While the bill doesn’t call for elimination of taxes on all Social Security benefits, it would increase the maximum subtraction to $10,000 for married filers and $5,000 for individual filers. And the phaseout thresholds would increase to $120,000 for married filers and $60,000 for individuals. The Revenue Department believes that about 377,200 tax returns would be affected, with an average decrease in tax of $278.

The bill would also expand the child and dependent care credit by increasing the income threshold and maximum credit. The average credit would be expected to increase from $523 to $1,589. Also expanded would be the K-12 education credit — doubling the number of eligible families — and the working family credit.

Local government aid

Annual appropriations for local government aid and county program aid would increase by $30 million for each program. The bill also calls for $300 million in one-time aid to supplement public safety spending, the funds meted out to cities, counties and tribal governments based on population.

Also included is a sales tax exemption for construction materials purchased by contractors for government and nonprofit organizations, $44 million in one-time tribal nation homelessness aid, and a permanent funding mechanism for soil and water conservation districts at $12 million per year.
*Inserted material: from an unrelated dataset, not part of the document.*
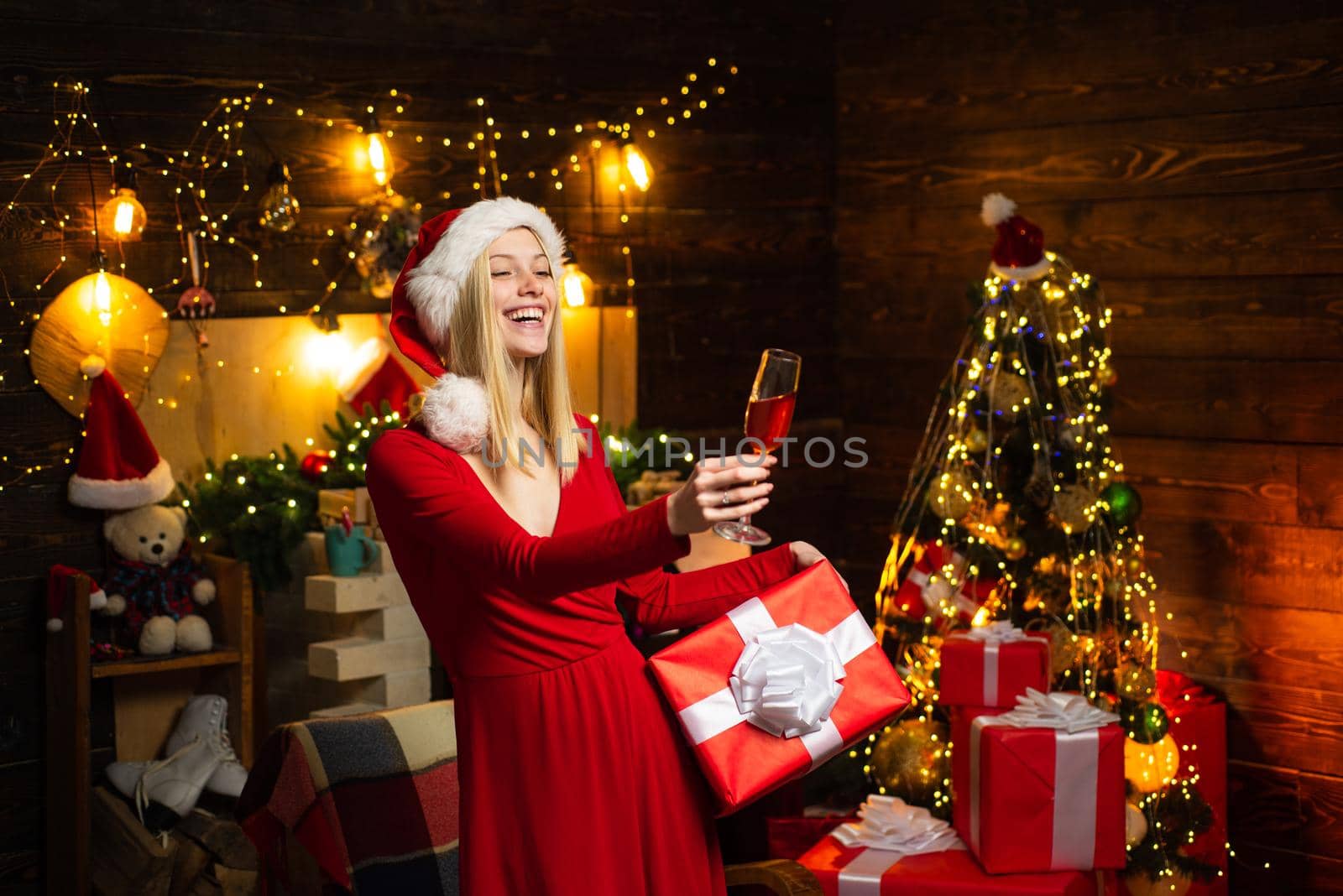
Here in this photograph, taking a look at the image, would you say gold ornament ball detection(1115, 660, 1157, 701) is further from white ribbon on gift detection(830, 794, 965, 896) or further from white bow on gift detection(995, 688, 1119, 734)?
white ribbon on gift detection(830, 794, 965, 896)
Property tax modifications

The Senior Citizen Property Tax Deferral Program would see its income threshold increase to $75,000, while the number of years a senior must have lived in their home would decrease to five. The school bond agricultural tax credit would increase, and property owners with an individual taxpayer identification number would qualify for homestead classification. It’s estimated that about 1,900 additional homeowners would become eligible for a property tax refund with the change.

Business tax changes

House/Senate Republican Press Conference 2/28/23

In addition to adopting federal changes on the deduction for excess business losses and nonresident percentages of state tax liability, the bill would reinstate the historic rehabilitation tax credit and extend the angel investment tax credit through 2030, setting available funds for that at $10 million in annual total credits.

Going up?

Some changes to the state’s tax code would raise the taxes of some residents. Individuals, trusts and estates would see a 1.5% increase in taxes on capital gains and dividend income between $500,000 and $1 million, with an additional tax of 4% on income over $1 million.

Because of those changes, Rep. Chris Swedzinski (R-Ghent) took issue with characterizing the bill’s provisions as a “tax cut.”

Sales tax policy would also be updated to include edible cannabinoid products.

The Republican plan

Earlier Tuesday, a group of House and Senate Republicans presented their “Give it Back” tax relief plan. It includes full repeal of taxes on Social Security income; lowering the income tax rates on the first and second tiers of earners; raising the exemptions on homestead, agricultural and resort properties; and one-time rebate checks for all taxpayers of $1,250 for single filers, $2,500 for married filing jointly.

As in the governor’s bill, those checks would be what affect the General Fund most (at about $5 billion), but their proposal also includes a child tax credit of $1,800 per child that would add up to about $4 billion.